Dataset items

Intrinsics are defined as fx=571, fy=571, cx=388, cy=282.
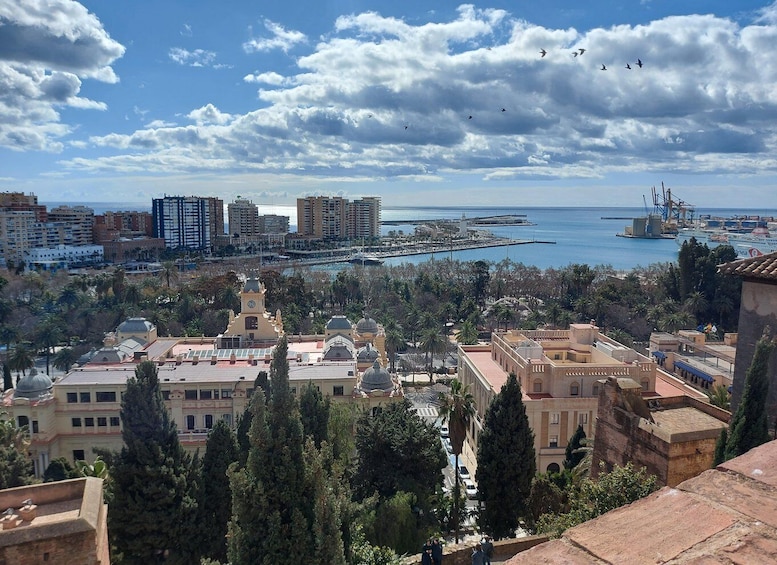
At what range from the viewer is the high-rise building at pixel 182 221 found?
13288cm

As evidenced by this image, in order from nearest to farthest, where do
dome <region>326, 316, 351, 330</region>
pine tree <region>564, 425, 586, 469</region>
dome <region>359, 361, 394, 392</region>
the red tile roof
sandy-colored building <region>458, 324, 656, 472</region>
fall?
the red tile roof < pine tree <region>564, 425, 586, 469</region> < sandy-colored building <region>458, 324, 656, 472</region> < dome <region>359, 361, 394, 392</region> < dome <region>326, 316, 351, 330</region>

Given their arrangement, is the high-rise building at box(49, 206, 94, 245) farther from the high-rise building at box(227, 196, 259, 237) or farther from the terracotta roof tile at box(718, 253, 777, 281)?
the terracotta roof tile at box(718, 253, 777, 281)

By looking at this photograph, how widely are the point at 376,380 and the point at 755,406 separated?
21352 mm

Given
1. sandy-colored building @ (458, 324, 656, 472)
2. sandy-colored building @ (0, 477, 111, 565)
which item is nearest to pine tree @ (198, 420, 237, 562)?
sandy-colored building @ (0, 477, 111, 565)

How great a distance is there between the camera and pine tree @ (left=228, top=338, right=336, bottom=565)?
413 inches

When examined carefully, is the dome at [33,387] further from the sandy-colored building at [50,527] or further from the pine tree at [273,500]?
the pine tree at [273,500]


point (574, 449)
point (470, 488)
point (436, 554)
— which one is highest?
point (436, 554)

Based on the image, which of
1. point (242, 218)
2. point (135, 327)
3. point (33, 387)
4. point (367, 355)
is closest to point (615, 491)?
point (367, 355)

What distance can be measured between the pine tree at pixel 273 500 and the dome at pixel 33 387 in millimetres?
22140

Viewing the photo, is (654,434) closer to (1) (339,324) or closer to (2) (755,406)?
(2) (755,406)

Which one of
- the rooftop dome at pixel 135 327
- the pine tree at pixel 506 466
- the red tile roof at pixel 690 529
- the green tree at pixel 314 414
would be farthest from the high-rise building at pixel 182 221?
the red tile roof at pixel 690 529

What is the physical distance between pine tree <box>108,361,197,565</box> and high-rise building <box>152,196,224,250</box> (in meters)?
123

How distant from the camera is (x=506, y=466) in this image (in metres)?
20.5

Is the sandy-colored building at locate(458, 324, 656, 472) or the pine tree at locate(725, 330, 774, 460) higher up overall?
the pine tree at locate(725, 330, 774, 460)
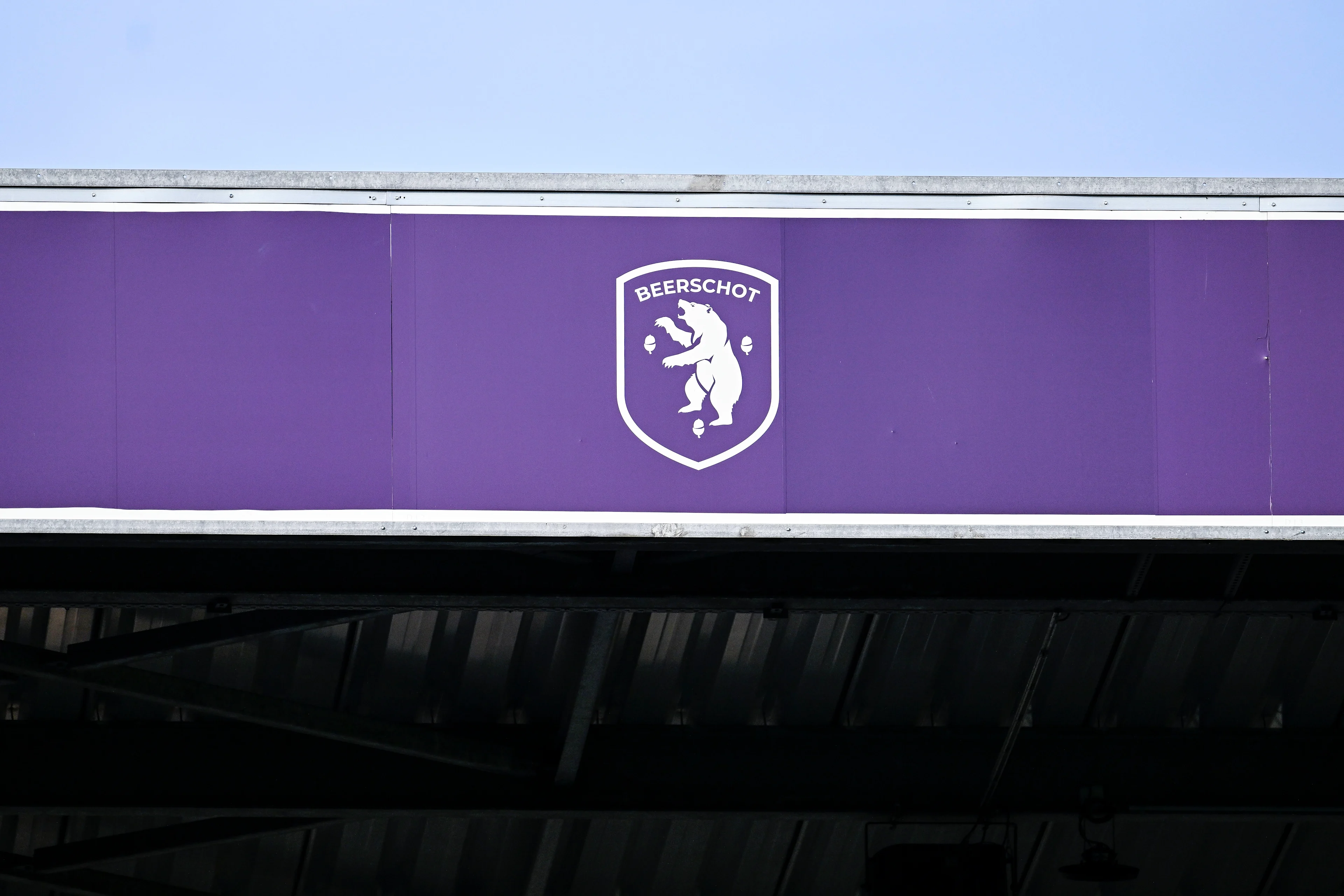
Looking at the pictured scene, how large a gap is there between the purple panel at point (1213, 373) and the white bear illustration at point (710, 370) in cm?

= Task prompt =
Reproduce every entry above word for word, leaving out the pictures.

= Expected answer =
Intrinsics are defined as fx=571, fy=571, cx=388, cy=282.
At what range from the viewer is the high-rise building at pixel 182 221 found?
13288cm

As evidenced by this image, in order from nearest to farthest, where do
dome <region>326, 316, 351, 330</region>
pine tree <region>564, 425, 586, 469</region>
dome <region>359, 361, 394, 392</region>
the red tile roof
sandy-colored building <region>458, 324, 656, 472</region>
fall?
the red tile roof < pine tree <region>564, 425, 586, 469</region> < sandy-colored building <region>458, 324, 656, 472</region> < dome <region>359, 361, 394, 392</region> < dome <region>326, 316, 351, 330</region>

Given their arrangement, is the high-rise building at box(49, 206, 94, 245) farther from the high-rise building at box(227, 196, 259, 237) or farther from the terracotta roof tile at box(718, 253, 777, 281)?
the terracotta roof tile at box(718, 253, 777, 281)

By looking at this photograph, how widely are the point at 376,380 and the point at 755,406 separated?
21352 mm

Given
1. sandy-colored building @ (458, 324, 656, 472)
2. sandy-colored building @ (0, 477, 111, 565)
which item is nearest to pine tree @ (198, 420, 237, 562)?
sandy-colored building @ (0, 477, 111, 565)

How great a distance is there between the camera and pine tree @ (left=228, top=338, right=336, bottom=565)?
413 inches

When examined carefully, is the dome at [33,387] further from the sandy-colored building at [50,527] or further from the pine tree at [273,500]?
the pine tree at [273,500]


point (574, 449)
point (470, 488)
point (436, 554)
— which one is highest?
point (436, 554)

Based on the image, which of
1. point (242, 218)
2. point (135, 327)
3. point (33, 387)
4. point (367, 355)
is closest to point (615, 491)?
point (367, 355)

What distance can be measured between the pine tree at pixel 273 500 and the dome at pixel 33 387 in millimetres?
22140

Viewing the photo, is (654,434) closer to (1) (339,324) or closer to (2) (755,406)?
(2) (755,406)

Which one of
- the rooftop dome at pixel 135 327
- the pine tree at pixel 506 466
- the red tile roof at pixel 690 529
- the green tree at pixel 314 414
would be farthest from the high-rise building at pixel 182 221?
the red tile roof at pixel 690 529

What is the physical distance between pine tree <box>108,361,197,565</box> and high-rise building <box>152,196,224,250</box> (in meters)?
123

How distant from the camera is (x=506, y=466) in this image (in metres)?
20.5

Is the sandy-colored building at locate(458, 324, 656, 472) or the pine tree at locate(725, 330, 774, 460) higher up overall?
the pine tree at locate(725, 330, 774, 460)
Looking at the pictured scene, how large a gap is there between the purple panel at point (1213, 373) and the white bear illustration at point (710, 370) in cm?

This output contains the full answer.